Beny mengakui, informasi yang ia dapat sejauh ini justru berasal dari media, bukan laporan resmi SPPG. Karenanya, ia berharap komunikasi dengan dinas pendidikan dapat ditingkatkan.

Beny menilai, selama ini SPPG jalan sendiri, karena merupakan otoritas dari pusat ke daerah atau sebagai perpanjangan tangan MBG ke SPPG.

"Jadi, ya, saya berharap paling tidak ini jadi bahan komunikasi. Komunikasinya dengan siapa? Ya, dengan dinas pendidikan," ungkapnya.

Ulat dan Makanan Basi

Sebelumnya, Wakil Kepala Sekolah bidang Kesiswaan SMK 4 Yogyakarta, Widiatmoko Herbimo, menunjukkan bukti foto temuan ulat dalam makanan yang dibagikan kepada siswa beberapa hari lalu.

“Itu baru saja, dua atau tiga hari lalu. Saya punya fotonya. Cuma satu memang, tetapi ini bukan pertama kalinya. Mungkin sudah enam atau tujuh kali kejadian seperti itu,” ungkap Widiatmoko saat dihubungi, Senin, (5/5/2025).

Widiatmoko menyesalkan tanggapan mengejutkan dari pihak penyedia makanan terkait temuan tersebut.

“Katanya sih dari penyedia, itu justru bagus karena tidak pakai pestisida. Tetapi, kan tetap saja, masak ada ulatnya terus dimakan?” ujarnya.

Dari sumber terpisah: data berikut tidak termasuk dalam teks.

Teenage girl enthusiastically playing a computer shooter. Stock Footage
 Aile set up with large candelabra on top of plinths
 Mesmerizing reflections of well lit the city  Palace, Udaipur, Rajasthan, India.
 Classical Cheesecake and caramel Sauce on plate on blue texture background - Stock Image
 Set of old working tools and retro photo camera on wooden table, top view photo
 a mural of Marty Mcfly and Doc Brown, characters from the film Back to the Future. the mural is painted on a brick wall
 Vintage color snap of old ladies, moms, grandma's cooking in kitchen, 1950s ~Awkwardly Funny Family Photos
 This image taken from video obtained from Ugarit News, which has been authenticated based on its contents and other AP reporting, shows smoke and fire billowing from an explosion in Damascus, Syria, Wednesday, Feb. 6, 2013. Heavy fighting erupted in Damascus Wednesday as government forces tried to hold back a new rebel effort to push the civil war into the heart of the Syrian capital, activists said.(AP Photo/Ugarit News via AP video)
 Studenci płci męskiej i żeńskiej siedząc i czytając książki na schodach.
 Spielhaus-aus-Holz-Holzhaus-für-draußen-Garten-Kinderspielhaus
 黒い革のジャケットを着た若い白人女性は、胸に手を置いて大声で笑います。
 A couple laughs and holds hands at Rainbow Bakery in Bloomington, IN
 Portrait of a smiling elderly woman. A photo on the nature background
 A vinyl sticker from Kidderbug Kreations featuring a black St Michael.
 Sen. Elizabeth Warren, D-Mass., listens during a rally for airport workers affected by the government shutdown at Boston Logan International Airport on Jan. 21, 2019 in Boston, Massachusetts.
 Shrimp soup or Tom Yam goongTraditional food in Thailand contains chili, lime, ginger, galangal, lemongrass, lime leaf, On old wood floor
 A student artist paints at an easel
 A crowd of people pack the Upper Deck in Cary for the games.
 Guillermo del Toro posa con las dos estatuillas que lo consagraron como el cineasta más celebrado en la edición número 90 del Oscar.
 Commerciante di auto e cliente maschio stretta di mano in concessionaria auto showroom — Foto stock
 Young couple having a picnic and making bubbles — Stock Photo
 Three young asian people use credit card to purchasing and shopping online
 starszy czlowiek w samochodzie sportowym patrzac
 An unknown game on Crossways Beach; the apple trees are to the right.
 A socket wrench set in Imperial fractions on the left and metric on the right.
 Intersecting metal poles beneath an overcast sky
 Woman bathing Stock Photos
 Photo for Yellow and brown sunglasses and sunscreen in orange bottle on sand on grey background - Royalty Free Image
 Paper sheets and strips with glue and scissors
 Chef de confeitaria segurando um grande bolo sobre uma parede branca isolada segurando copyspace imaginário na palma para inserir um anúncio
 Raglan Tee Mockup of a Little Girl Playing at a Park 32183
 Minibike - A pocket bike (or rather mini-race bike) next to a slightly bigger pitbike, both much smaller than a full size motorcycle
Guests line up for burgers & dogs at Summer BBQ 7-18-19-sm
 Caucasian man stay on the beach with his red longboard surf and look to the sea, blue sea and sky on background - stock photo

Contoh pelaksanaan MBG di SMPN 5 Depok, Jumat, (17/1/2025). (Foto: KBR/Ken).


Busuk

Selain temuan ulat, kata Widatmoko, sekolah juga pernah mendapati makanan dalam kondisi basi dan buah-buahan busuk tidak layak konsumsi. Kondisi ini menyebabkan banyak siswa trauma dan menolak mengonsumsi makanan dari program Makan Bergizi.

“Ada yang pernah makan, lalu nemu ulat. Sejak itu enggak mau makan MBG lagi, sampai sekarang. Kalau dikasih makan di rumah masih mau, tetapi kalau tahu itu dari MBG, langsung ditolak,” tambahnya.

Widiatmoko menyebut, meski pihak sekolah telah melaporkan berbagai keluhan tersebut melalui grup komunikasi khusus yang dibentuk bersama penyedia, namun masalah serupa terus berulang.

Ia menduga, hal ini terjadi lantaran buruknya pengawasan kualitas akibat volume makanan yang harus disediakan sangat besar.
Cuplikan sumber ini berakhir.